● **Data for this exercise**
"""

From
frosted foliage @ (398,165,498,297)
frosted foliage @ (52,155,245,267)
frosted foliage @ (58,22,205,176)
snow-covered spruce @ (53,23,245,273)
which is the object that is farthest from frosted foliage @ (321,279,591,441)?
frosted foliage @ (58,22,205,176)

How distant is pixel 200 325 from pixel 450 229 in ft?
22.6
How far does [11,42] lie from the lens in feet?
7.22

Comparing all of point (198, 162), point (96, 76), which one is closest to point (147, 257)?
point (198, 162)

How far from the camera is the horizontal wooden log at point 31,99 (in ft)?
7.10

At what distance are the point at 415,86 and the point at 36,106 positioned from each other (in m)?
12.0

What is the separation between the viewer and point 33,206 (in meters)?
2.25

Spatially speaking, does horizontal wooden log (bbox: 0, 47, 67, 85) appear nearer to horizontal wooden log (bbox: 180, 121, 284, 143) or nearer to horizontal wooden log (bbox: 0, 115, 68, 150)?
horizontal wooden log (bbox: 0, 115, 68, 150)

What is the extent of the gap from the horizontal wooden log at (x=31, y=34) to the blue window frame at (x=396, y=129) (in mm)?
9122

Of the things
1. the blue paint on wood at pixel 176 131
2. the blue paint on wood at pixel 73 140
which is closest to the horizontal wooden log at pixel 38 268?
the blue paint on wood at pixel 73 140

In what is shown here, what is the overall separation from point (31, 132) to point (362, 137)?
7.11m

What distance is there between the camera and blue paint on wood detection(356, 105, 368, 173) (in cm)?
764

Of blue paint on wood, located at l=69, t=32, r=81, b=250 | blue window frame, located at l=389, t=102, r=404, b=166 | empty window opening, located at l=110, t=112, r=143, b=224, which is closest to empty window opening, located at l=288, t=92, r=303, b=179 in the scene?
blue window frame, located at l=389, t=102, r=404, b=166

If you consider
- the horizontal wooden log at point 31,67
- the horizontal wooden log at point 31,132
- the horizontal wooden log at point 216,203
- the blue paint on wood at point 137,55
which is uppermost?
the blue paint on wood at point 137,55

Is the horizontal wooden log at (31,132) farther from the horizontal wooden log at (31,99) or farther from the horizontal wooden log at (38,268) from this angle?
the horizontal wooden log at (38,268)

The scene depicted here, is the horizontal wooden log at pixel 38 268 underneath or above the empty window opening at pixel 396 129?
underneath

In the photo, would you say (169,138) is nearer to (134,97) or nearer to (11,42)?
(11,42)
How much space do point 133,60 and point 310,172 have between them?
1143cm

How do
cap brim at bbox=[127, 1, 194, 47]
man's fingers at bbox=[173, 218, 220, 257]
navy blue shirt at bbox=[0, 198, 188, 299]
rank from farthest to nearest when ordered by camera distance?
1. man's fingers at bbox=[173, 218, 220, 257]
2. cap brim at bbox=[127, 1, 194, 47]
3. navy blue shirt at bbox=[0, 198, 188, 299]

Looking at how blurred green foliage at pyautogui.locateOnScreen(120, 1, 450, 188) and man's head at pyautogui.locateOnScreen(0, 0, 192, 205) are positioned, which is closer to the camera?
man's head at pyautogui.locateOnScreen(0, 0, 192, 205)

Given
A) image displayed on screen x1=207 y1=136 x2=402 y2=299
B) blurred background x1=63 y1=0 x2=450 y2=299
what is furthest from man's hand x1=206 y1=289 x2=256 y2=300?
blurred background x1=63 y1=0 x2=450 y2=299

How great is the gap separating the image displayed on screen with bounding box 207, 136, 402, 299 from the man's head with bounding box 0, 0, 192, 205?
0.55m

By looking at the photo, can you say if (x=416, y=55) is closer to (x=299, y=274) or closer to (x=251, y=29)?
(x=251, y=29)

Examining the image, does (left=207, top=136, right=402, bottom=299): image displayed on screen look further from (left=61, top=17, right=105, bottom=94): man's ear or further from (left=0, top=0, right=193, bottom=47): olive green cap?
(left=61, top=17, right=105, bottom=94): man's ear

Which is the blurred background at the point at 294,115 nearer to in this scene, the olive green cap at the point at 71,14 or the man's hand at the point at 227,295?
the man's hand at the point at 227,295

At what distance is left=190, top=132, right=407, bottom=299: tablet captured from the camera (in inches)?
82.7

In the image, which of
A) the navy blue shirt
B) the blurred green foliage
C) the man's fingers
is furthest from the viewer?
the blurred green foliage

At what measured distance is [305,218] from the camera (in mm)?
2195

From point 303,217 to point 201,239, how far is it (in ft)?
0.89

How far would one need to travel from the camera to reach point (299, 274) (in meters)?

"""

● **What you will do**
Could you quote the material above in full, exactly as it stands?

● **Answer to the problem**
From
frosted foliage @ (398,165,498,297)
frosted foliage @ (52,155,245,267)
frosted foliage @ (58,22,205,176)
snow-covered spruce @ (53,23,245,273)
which is the object that is farthest from frosted foliage @ (321,279,591,441)?
frosted foliage @ (58,22,205,176)

How distant is pixel 200 325 from pixel 450 229 in ft?
22.6
How far does [11,42] lie from the lens in feet?
7.22

Comparing all of point (198, 162), point (96, 76), which one is closest to point (147, 257)?
point (198, 162)

How far from the camera is the horizontal wooden log at point 31,99 (in ft)?
7.10

At what distance are the point at 415,86 and the point at 36,106 positioned from each other (in m)?
12.0

What is the separation between the viewer and point 33,206 (in meters)?
2.25

Spatially speaking, does horizontal wooden log (bbox: 0, 47, 67, 85) appear nearer to horizontal wooden log (bbox: 180, 121, 284, 143) or nearer to horizontal wooden log (bbox: 0, 115, 68, 150)?
horizontal wooden log (bbox: 0, 115, 68, 150)

What is the extent of the gap from the horizontal wooden log at (x=31, y=34) to the blue window frame at (x=396, y=129) (in mm)?
9122

Of the things
1. the blue paint on wood at pixel 176 131
2. the blue paint on wood at pixel 73 140
which is closest to the horizontal wooden log at pixel 38 268?
the blue paint on wood at pixel 73 140

In what is shown here, what is the overall separation from point (31, 132) to point (362, 137)?
7.11m

What distance is there between the camera and blue paint on wood detection(356, 105, 368, 173) (in cm)?
764

Of blue paint on wood, located at l=69, t=32, r=81, b=250 | blue window frame, located at l=389, t=102, r=404, b=166 | empty window opening, located at l=110, t=112, r=143, b=224, which is closest to empty window opening, located at l=288, t=92, r=303, b=179 in the scene?
blue window frame, located at l=389, t=102, r=404, b=166

If you consider
- the horizontal wooden log at point 31,67
- the horizontal wooden log at point 31,132
- the horizontal wooden log at point 216,203
- the blue paint on wood at point 137,55
which is uppermost?
the blue paint on wood at point 137,55

Is the horizontal wooden log at (31,132) farther from the horizontal wooden log at (31,99) or farther from the horizontal wooden log at (38,268) from this angle?
the horizontal wooden log at (38,268)

The scene depicted here, is the horizontal wooden log at pixel 38 268 underneath or above the empty window opening at pixel 396 129?
underneath

In the photo, would you say (169,138) is nearer to (134,97) or nearer to (11,42)?
(11,42)
How much space do point 133,60 and point 310,172 have between them?
1143cm

How do
cap brim at bbox=[127, 1, 194, 47]
man's fingers at bbox=[173, 218, 220, 257]
navy blue shirt at bbox=[0, 198, 188, 299]
rank from farthest to nearest when ordered by camera distance?
1. man's fingers at bbox=[173, 218, 220, 257]
2. cap brim at bbox=[127, 1, 194, 47]
3. navy blue shirt at bbox=[0, 198, 188, 299]

Looking at how blurred green foliage at pyautogui.locateOnScreen(120, 1, 450, 188) and man's head at pyautogui.locateOnScreen(0, 0, 192, 205) are positioned, which is closer to the camera?
man's head at pyautogui.locateOnScreen(0, 0, 192, 205)

Given
A) image displayed on screen x1=207 y1=136 x2=402 y2=299
B) blurred background x1=63 y1=0 x2=450 y2=299
what is furthest from man's hand x1=206 y1=289 x2=256 y2=300?
blurred background x1=63 y1=0 x2=450 y2=299

How great is the gap separating the image displayed on screen with bounding box 207, 136, 402, 299 from the man's head with bounding box 0, 0, 192, 205?
0.55m

By looking at the photo, can you say if (x=416, y=55) is closer to (x=299, y=274) or closer to (x=251, y=29)?
(x=251, y=29)

Examining the image, does (left=207, top=136, right=402, bottom=299): image displayed on screen look further from (left=61, top=17, right=105, bottom=94): man's ear or further from (left=0, top=0, right=193, bottom=47): olive green cap?
(left=61, top=17, right=105, bottom=94): man's ear

Which is the blurred background at the point at 294,115 nearer to in this scene, the olive green cap at the point at 71,14 or the man's hand at the point at 227,295?
the man's hand at the point at 227,295

At what distance is left=190, top=132, right=407, bottom=299: tablet captured from the camera (in inches)?
82.7

In the image, which of
A) the navy blue shirt
B) the blurred green foliage
C) the man's fingers
is furthest from the viewer?
the blurred green foliage

At what measured distance is [305,218] from the camera (in mm)?
2195

From point 303,217 to point 201,239, how far is it (in ft)?
0.89

How far would one need to travel from the camera to reach point (299, 274) (in meters)?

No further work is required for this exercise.